## [What needs to be done]
Find the line with "young present: 0%" in the records below. Copy it and every line after it, up to and including the line with "scientific name: Sciurus carolinensis".

## [Records for processing]

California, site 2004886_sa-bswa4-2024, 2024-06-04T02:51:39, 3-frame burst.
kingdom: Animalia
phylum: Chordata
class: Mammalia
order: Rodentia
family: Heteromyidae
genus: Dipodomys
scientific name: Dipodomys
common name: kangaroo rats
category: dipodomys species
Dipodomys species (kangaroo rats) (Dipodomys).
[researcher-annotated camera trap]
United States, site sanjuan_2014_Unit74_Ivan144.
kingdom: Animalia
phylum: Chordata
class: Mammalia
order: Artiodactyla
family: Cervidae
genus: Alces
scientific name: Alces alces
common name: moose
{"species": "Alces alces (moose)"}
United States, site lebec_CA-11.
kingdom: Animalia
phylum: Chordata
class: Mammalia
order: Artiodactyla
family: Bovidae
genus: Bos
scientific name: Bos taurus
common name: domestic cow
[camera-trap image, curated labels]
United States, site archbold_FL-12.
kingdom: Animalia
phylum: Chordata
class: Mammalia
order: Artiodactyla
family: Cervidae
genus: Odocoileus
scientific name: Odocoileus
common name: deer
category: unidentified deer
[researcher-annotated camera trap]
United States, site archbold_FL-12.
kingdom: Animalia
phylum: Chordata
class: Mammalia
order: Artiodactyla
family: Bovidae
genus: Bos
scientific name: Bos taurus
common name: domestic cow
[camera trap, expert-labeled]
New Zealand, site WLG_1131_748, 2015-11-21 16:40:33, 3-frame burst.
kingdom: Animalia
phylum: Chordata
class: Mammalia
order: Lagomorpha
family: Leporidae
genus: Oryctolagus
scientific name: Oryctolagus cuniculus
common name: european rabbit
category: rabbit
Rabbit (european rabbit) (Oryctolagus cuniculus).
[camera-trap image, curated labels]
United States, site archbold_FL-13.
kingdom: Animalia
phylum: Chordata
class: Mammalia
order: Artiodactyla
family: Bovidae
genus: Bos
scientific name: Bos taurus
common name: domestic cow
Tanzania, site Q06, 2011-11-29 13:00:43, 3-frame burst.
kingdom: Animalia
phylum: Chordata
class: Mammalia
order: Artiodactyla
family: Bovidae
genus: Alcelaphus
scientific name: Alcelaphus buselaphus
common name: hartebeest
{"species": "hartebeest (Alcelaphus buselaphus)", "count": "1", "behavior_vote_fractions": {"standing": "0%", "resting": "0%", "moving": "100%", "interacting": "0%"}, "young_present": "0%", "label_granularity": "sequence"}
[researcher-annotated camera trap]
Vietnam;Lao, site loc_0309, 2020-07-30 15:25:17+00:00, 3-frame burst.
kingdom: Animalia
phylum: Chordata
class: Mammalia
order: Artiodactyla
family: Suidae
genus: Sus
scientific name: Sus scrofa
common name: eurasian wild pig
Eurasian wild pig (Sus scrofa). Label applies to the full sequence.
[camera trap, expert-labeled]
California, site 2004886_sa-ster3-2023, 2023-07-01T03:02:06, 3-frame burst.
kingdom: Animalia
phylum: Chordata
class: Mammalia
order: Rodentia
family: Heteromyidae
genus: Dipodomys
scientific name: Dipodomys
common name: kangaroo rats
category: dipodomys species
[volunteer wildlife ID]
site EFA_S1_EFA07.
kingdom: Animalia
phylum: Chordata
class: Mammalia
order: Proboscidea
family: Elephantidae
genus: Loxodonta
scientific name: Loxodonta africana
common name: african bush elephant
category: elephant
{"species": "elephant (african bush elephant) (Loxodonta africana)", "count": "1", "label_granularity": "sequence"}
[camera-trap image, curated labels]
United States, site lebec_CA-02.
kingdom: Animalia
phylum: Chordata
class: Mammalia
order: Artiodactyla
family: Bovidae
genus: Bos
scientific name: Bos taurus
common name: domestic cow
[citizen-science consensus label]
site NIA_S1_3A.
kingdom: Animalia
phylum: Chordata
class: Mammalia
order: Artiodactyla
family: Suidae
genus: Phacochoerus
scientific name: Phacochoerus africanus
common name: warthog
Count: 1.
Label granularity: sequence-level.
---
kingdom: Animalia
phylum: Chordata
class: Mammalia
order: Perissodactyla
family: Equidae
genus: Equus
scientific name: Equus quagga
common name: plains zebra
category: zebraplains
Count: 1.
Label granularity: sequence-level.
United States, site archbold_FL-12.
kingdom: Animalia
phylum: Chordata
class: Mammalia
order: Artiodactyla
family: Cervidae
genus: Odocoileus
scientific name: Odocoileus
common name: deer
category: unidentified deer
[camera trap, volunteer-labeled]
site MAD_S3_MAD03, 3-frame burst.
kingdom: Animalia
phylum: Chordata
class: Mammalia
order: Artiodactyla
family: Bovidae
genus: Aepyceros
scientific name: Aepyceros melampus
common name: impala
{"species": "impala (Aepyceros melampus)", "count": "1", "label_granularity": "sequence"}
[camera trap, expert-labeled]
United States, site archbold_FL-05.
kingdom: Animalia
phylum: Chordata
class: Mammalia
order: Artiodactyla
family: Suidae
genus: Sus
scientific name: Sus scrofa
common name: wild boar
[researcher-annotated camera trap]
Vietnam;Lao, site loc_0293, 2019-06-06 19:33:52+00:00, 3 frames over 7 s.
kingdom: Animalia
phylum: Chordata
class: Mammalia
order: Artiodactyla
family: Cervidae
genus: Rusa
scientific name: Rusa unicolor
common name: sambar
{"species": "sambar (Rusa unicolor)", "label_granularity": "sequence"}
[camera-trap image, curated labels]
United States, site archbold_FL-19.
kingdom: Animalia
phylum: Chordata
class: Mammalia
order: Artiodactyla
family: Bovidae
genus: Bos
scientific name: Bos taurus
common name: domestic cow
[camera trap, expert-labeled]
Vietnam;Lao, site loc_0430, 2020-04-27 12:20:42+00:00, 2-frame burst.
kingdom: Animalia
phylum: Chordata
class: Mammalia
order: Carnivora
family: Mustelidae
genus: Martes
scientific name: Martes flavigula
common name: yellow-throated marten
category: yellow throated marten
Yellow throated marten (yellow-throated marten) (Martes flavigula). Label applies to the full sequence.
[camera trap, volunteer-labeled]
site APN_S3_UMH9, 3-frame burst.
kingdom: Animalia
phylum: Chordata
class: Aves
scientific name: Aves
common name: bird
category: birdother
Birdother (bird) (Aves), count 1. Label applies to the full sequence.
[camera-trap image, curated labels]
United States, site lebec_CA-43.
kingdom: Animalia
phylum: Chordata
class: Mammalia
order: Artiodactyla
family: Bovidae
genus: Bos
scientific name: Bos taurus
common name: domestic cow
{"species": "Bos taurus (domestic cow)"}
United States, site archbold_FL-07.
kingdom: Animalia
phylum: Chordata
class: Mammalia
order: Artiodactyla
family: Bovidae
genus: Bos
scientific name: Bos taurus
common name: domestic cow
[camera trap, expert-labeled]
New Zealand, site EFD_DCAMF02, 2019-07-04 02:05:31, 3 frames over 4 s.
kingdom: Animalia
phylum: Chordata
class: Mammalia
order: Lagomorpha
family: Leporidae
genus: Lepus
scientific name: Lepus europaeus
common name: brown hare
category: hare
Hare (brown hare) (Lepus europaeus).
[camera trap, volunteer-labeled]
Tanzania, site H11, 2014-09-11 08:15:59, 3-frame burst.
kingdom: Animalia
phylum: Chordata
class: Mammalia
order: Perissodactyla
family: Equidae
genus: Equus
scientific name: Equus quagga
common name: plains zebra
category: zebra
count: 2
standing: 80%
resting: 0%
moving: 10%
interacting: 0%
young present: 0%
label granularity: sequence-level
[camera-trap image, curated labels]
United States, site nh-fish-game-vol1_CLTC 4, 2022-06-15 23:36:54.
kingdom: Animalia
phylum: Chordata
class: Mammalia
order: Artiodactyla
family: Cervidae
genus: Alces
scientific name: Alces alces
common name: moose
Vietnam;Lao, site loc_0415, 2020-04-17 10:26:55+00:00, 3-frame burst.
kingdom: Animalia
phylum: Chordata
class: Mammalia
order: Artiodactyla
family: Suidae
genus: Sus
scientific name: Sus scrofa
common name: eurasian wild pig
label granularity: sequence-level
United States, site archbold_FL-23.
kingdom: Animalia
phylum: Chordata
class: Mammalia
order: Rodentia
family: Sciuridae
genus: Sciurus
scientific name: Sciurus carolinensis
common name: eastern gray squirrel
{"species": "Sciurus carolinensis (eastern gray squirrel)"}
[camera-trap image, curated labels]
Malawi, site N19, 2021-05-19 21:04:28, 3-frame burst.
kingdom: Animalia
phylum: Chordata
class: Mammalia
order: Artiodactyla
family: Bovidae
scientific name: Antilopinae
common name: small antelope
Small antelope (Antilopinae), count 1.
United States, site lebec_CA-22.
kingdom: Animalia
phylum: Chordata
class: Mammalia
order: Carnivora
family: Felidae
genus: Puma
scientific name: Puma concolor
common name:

## [Reply]
young present: 0%
label granularity: sequence-level
[camera-trap image, curated labels]
United States, site nh-fish-game-vol1_CLTC 4, 2022-06-15 23:36:54.
kingdom: Animalia
phylum: Chordata
class: Mammalia
order: Artiodactyla
family: Cervidae
genus: Alces
scientific name: Alces alces
common name: moose
Vietnam;Lao, site loc_0415, 2020-04-17 10:26:55+00:00, 3-frame burst.
kingdom: Animalia
phylum: Chordata
class: Mammalia
order: Artiodactyla
family: Suidae
genus: Sus
scientific name: Sus scrofa
common name: eurasian wild pig
label granularity: sequence-level
United States, site archbold_FL-23.
kingdom: Animalia
phylum: Chordata
class: Mammalia
order: Rodentia
family: Sciuridae
genus: Sciurus
scientific name: Sciurus carolinensis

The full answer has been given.